ENTRIES SHOWN ::
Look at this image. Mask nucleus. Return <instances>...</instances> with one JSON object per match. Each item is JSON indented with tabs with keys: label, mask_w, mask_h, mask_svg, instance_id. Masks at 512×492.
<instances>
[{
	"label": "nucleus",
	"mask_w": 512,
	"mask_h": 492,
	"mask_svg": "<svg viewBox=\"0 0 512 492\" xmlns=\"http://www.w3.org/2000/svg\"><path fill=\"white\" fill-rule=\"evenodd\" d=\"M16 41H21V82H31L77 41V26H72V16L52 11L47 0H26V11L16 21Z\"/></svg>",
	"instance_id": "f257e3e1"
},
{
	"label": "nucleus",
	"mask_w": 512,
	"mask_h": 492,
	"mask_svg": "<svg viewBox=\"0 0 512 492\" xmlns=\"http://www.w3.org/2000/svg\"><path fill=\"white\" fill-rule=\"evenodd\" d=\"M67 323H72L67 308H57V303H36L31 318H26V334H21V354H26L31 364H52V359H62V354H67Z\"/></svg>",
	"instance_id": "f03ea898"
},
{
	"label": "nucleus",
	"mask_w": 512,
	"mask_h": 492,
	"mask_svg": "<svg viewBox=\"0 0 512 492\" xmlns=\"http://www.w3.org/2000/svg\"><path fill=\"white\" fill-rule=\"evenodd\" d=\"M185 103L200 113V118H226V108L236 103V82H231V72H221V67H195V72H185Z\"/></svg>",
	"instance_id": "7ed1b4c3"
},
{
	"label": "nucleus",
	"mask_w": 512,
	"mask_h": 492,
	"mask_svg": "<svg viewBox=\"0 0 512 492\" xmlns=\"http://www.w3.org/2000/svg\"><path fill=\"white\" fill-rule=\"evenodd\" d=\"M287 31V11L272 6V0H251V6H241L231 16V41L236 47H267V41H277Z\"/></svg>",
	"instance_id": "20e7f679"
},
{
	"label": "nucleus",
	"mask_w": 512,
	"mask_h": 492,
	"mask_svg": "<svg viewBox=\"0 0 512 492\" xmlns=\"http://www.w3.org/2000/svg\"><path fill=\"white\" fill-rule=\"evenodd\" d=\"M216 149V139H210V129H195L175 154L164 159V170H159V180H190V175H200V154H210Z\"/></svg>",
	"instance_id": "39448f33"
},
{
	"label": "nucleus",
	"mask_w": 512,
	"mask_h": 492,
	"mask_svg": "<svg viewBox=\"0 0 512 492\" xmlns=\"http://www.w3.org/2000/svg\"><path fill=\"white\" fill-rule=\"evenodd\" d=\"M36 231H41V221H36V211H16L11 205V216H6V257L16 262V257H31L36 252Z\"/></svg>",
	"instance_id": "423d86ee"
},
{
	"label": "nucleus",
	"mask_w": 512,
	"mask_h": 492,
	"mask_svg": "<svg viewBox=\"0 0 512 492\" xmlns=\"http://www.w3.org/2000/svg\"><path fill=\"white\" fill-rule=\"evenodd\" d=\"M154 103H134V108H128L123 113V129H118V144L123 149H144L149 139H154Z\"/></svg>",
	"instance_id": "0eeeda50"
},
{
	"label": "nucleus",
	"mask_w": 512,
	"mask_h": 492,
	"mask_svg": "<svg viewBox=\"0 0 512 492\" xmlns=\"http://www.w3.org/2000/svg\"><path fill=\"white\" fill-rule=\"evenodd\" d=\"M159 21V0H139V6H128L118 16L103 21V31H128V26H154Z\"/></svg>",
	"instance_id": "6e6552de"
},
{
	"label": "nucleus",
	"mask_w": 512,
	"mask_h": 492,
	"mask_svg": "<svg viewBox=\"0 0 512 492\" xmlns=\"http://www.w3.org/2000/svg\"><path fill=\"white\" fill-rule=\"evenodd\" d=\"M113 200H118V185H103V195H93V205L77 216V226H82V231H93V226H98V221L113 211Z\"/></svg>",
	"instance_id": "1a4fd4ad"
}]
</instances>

--

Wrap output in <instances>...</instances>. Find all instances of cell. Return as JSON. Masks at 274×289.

STATED PROBLEM ::
Copy the stretch from the line containing "Look at this" through the line containing "323H72L67 308H57V303H36L31 318H26V334H21V354H26L31", swapping "nucleus" for "nuclear region" and leaving everything else the same.

ANSWER TO THE TASK ::
Look at this image. Mask nuclear region. Return <instances>...</instances> with one JSON object per match. Each item is JSON indented with tabs with keys: label, mask_w, mask_h, mask_svg, instance_id. Masks at 512×492.
<instances>
[{
	"label": "nuclear region",
	"mask_w": 512,
	"mask_h": 492,
	"mask_svg": "<svg viewBox=\"0 0 512 492\" xmlns=\"http://www.w3.org/2000/svg\"><path fill=\"white\" fill-rule=\"evenodd\" d=\"M16 41H21V82H31L77 41V26H72V16L52 11L47 0H26V11L16 21Z\"/></svg>",
	"instance_id": "f257e3e1"
},
{
	"label": "nuclear region",
	"mask_w": 512,
	"mask_h": 492,
	"mask_svg": "<svg viewBox=\"0 0 512 492\" xmlns=\"http://www.w3.org/2000/svg\"><path fill=\"white\" fill-rule=\"evenodd\" d=\"M67 323H72L67 308H57V303H36L31 318H26V334H21V354H26L31 364H52V359H62V354H67Z\"/></svg>",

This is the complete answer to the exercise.